Shunts are outdated these days with the preferred mode of a temporary access for dialysis being a jugular catheter. The insertion of a jugular catheter is a more simple process than a shunt. It is mostly done outside an Operation Theater, often on a dialysis bed.

Dialysis using a jugular catheter is also painless. The two ends of the bloodlines are connected to the two ends of the catheter lines and the dialysis is started.

When I eventually got my fistula in 1997, I remember every one around me was excited. "The fistula is working!" "Here, feel the thrill, the bruit", the doctor would say offering me the stethoscope to hear the whoosh sound inside.

Dialysis, however, became horrible. There would be four needle pricks every time. Two to inject local anesthetic and two more for the actual fistula needles which were monstrously huge. I started dreading the whole thing.

So, what is it about the fistula that has medical professionals so excited?

For one, accesses like shunts and jugular catheters are temporary. They last for at most, a few months. And the number of such accesses you can have is limited. A fistula, on the other hand can last for decades. The main reason for this is that while temporary accesses are external accesses (there is something coming out of the body and this 'exit site' is highly susceptible to infection), a fistula is an internal access (the vein and the artery are connected inside the body, under the skin - so there is very little chance of infection).

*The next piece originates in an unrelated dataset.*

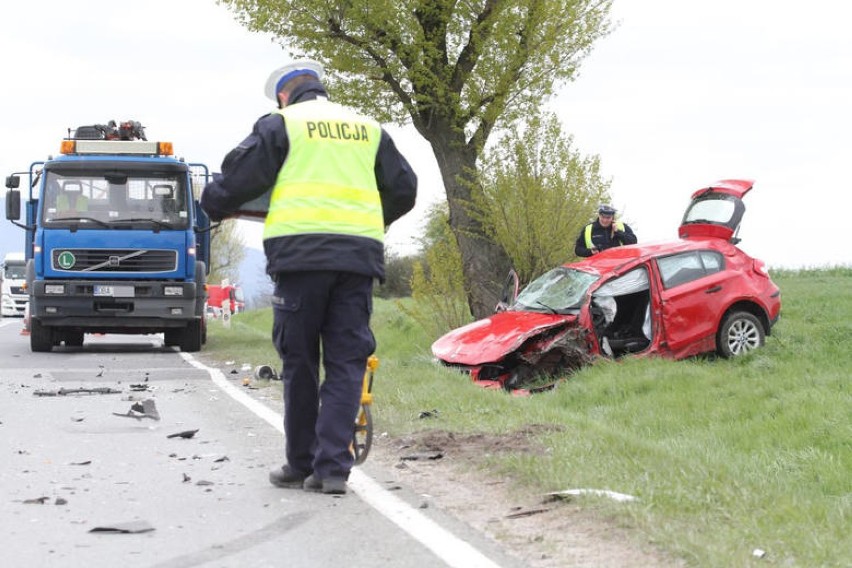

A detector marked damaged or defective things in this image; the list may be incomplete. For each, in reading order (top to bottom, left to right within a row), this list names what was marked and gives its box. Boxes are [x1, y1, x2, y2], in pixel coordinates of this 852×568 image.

However, the start of a dialysis session and at times, the entire session becomes a painful experience. The needles are by no means pleasant. So, while everyone around you is happy that you have finally got a fistula, you start wondering what the excitement is all about?! Days with the jugular were so much more pleasant!

One thing positive about the fistula from our perspective is that we can finally take a complete shower. With a shunt or a jugular catheter, you had to always be careful that you did not wet the site. With a fistula however, once the surgery site has healed, you can take a full blown shower, for hours even, without having to bother about wetting the site!